Gamma-ray burst leaves ephemeral afterglow

A ground-based telescope on automatic pilot has recorded the visible-light afterglow of a gamma-ray burst less than 2 minutes after the eruption. One of the most energetic flashes of radiation known in the universe, gamma-ray bursts seem to be generated when a massive star collapses on itself and becomes a black hole or when a black hole merges with a superdense neutron star.

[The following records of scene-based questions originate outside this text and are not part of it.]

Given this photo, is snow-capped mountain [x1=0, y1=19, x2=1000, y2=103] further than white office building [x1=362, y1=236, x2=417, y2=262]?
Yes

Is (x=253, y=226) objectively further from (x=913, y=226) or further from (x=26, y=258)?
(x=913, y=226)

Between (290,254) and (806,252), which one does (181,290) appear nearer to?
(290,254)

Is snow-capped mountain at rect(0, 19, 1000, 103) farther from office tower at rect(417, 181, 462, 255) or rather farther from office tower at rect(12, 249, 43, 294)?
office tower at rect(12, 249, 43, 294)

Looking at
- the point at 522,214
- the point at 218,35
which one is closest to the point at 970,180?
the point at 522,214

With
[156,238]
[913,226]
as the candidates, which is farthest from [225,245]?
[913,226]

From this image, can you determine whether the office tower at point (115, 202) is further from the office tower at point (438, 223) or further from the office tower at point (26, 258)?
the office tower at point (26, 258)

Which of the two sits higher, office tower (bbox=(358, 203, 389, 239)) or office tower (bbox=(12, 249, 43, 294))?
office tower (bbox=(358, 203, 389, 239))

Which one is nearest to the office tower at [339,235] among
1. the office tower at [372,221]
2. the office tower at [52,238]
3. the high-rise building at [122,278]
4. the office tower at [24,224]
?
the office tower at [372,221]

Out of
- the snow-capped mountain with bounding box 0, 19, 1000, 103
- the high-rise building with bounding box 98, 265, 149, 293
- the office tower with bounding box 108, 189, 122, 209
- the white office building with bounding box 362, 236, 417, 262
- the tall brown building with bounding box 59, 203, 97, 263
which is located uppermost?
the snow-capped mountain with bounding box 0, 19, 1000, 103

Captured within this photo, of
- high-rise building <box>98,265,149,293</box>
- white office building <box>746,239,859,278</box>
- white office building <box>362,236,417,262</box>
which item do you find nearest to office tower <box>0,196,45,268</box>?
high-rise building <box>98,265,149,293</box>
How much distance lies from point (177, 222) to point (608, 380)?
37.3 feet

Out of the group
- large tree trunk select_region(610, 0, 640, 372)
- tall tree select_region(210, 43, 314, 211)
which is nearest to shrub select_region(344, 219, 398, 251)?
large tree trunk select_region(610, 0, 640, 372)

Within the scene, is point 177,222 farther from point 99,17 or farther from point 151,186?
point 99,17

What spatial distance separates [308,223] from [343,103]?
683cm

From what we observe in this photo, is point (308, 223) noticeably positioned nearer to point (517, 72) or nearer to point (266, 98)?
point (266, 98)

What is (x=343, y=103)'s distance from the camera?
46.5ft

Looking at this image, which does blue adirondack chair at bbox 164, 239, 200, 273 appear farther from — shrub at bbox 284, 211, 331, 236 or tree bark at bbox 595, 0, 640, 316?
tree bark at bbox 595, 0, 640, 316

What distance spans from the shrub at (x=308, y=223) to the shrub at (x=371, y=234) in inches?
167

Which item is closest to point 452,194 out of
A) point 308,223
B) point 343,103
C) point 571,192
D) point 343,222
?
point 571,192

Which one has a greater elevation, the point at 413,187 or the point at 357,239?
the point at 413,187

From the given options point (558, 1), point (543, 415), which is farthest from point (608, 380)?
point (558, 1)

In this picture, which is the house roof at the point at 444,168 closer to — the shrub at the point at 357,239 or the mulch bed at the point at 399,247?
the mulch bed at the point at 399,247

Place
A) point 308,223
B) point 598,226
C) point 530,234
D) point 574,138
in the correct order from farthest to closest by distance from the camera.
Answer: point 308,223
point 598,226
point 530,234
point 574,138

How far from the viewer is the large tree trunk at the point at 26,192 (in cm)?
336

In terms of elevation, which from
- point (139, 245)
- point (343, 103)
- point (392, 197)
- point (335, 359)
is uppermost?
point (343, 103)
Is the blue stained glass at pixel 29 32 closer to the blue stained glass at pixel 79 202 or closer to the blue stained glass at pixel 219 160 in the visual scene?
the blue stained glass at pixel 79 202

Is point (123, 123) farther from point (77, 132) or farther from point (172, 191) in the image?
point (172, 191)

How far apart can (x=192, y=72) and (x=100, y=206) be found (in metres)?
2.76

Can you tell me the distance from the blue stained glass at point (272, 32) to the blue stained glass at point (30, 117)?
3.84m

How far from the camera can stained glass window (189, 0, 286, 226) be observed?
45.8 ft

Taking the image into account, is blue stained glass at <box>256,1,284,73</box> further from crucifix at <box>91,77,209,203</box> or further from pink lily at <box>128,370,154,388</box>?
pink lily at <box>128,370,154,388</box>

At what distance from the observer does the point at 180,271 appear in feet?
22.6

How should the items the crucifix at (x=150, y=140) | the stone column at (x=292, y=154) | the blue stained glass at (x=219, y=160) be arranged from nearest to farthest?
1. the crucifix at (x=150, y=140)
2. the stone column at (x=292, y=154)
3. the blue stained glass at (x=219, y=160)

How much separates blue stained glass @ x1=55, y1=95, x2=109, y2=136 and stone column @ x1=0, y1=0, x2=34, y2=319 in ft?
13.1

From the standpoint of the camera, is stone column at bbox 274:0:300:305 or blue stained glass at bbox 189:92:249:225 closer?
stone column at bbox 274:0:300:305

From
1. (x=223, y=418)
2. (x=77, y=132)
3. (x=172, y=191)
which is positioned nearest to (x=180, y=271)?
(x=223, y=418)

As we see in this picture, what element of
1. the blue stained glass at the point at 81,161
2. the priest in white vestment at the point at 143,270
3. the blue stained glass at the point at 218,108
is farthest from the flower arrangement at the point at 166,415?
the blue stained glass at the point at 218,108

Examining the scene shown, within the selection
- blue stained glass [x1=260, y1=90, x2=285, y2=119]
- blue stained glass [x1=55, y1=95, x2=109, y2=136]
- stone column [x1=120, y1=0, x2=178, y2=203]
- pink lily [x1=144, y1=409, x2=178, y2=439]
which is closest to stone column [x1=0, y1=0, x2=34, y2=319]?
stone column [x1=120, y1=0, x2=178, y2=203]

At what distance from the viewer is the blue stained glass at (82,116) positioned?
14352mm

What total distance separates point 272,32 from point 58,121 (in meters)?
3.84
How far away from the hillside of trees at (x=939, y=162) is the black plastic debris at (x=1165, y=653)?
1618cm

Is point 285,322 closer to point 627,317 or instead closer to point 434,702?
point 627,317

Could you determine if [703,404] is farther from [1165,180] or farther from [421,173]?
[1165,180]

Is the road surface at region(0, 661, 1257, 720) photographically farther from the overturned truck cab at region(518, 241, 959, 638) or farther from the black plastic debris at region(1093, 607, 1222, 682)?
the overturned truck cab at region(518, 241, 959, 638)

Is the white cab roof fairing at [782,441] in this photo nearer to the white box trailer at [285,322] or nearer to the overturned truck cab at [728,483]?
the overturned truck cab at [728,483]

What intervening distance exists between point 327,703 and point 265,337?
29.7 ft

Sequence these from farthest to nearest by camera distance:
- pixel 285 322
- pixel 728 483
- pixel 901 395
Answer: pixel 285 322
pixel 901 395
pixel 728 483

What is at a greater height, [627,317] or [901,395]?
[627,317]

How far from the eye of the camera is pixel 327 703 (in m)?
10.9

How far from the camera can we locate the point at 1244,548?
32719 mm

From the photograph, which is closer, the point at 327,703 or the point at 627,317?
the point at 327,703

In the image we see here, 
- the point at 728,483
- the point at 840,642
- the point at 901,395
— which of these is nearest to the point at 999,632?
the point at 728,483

GLOWING IMAGE. Visible-light afterglow just 108 seconds after a gamma-ray burst. Red circle indicates afterglow. This image is actually a double exposure including a supernova (pink circle) in a different patch of sky that the robotic telescope had been observing. Filippenko, S. Jhan, et al./UC-Berkeley

The telescope started taking pictures just 108 seconds after the burst was detected by the High Energy Transient Explorer (HETE)-2 spacecraft. The ground-based device, the Katzman Automatic Imaging Telescope in Santa Cruz, Calif., traced the afterglow for more than 2.5 hours, until dawn halted observations.

“For the first time, we have really good data showing the early time afterglow from a gamma-ray burst and the transition to late-time decline,” says Alex Filippenko of the University of California, Berkeley. His team reported the findings Jan. 9 at a meeting of the American Astronomical Society in Seattle.

HETE-2 detected the 2.5-second gamma-ray burst on Dec. 11, 2002. Just 34 seconds later, the craft put out an e-mail alert. Although another ground-based telescope, dubbed RAPTOR (Rapid Telescopes for Optical Response), recorded the afterglow 43 seconds earlier than the Katzman telescope did, RAPTOR acquired only a single, short exposure.

Because this afterglow was so transient, it may shed light on so-called dark gamma-ray bursts, which don’t seem to have visible-light components, Filippenko says.

Perhaps visible emanations fade away before most telescopes have a chance to record them, he suggests.